Writing and Photographs by Dejah Greene
Sometimes people are exceptionally hard on themselves. The frustration that arises from their imperfections and insecurity becomes so toxic; a darkness consumes them and turns their mind against their soul.
Sometimes I feel like my mind is my enemy; she spews such vile things over and over, my soul is saturated with sadness and feelings of worthlessness. Sometimes it is like two angels—one of them good and one of them evil—constantly fighting on my shoulders.
The darkness makes me blame myself for the external things that go on around me. The darkness makes me punish myself in ways I don’t deserve.
There are so many of us who suffer from mental illness and self-harm. There are so many of us who feel like we do not deserve the good in life. There are so many of us who blame ourselves, not our depression or illness, for how we react to certain things.
As a psychology student, I didn’t think I would suffer from mental illness or self-harm. I naively thought I could “cure” myself from any symptoms of depression or anxiety. Many times I thought, “I should know better.
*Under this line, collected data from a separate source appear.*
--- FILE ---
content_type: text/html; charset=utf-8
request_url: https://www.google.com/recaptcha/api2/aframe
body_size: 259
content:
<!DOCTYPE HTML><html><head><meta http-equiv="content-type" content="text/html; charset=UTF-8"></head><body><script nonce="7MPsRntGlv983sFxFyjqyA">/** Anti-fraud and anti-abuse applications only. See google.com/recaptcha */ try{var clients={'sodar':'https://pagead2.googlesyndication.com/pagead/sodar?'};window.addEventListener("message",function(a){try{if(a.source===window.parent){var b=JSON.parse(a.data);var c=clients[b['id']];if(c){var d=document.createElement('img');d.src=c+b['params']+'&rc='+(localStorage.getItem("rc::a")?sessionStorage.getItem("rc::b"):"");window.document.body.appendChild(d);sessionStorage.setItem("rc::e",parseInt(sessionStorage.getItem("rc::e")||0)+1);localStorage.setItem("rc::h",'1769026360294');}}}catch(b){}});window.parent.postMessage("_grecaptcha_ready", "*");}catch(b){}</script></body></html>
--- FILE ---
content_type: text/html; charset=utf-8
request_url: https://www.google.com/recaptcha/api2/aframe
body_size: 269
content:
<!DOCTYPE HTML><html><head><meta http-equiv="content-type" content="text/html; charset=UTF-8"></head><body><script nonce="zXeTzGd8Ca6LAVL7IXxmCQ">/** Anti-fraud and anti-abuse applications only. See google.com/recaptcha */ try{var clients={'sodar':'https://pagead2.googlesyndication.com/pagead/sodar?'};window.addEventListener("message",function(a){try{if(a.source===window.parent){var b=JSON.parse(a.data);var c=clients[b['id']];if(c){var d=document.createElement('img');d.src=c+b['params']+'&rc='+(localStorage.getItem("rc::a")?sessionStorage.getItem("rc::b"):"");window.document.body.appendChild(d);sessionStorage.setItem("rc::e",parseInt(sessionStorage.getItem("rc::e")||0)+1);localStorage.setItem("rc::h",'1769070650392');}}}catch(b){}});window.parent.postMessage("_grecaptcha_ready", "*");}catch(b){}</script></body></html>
I shouldn’t hurt myself. I shouldn’t starve myself. This is not okay.”
But my mind didn’t care. The darkness was not swayed and depression did not back down. Cutting became an escape and a punishment for allowing myself to be sucked into a dark place. I remember watching Ellie Nash, a character from Degrassi: The Next Generation cope with cutting. I remember watching that as a young girl and not understanding the urge to mutilate yourself. I thought it was stupid. I thought it was gross. At the time I didn’t feel sympathy.
At the time I also ignorantly thought mental illness and self-harm were a “white people” thing. I’m here to tell you, as a young black woman, that this it is not true. Depression and mental illness can affect everyone and anyone regardless of their age, gender, or race. In fact, the number of depressed and mentally ill people of color may actually be higher than we think. In my own experience, I have felt depressed due to the secondary trauma of seeing my black brothers and sisters be unjustly incarcerated or killed by the police, and by the constant micoraggressions and racist acts I’ve experienced. At the time when I started cutting, there was not much discussion in my family about mental illness or depression despite the different occurrences in my family. So at the time, I was not only dealing with depression, but trying to hide my symptoms as well as my scars..
The thing with self-harm is that some of us don’t believe we have any other options and some of us think we genuinely deserve to be punished. Some of us long for the brief moment of relief we feel once we start to see the blood ooze out from underneath our skin. In those few seconds the darkness is gone and you feel complete for punishing yourself like you thought you deserved.
But then the shame washes over you. The guilt. The disgust. The darkness returns full force and you’re left with an even higher feeling of inadequacy than before. You realize those mere seconds weren’t worth it and all you’re left with is a mess and another scar to hide. Depending on where you hurt yourself, you have to consider what type of clothing to wear to cover up your scars so people don’t ask. It becomes a cruel game of hiding in plain sight.
I’m still learning to not punish myself for the darkness that often overcomes me. I’m still learning to be kinder to my body, my mind, and my soul. I realize that this is the only vessel I have to house this soul and I must treat it with respect and kindness. I have to protect myself from the bad thoughts and learn to fight instead of succumbing to depression. Sometimes it’s scary to unlearn destructive behaviors because we are so used to them. It’s difficult finding healthier ways to cope with the dark emotions inside of us because we assume we deserve the worse.
We are more than our bad thoughts and the darkness that consumes us. We don’t deserve to hurt ourselves by cutting and starving ourselves of food, love, and support. To those with fresh cuts, rough scars, and smooth bumps, I know you can overcome this; I’m rooting for you.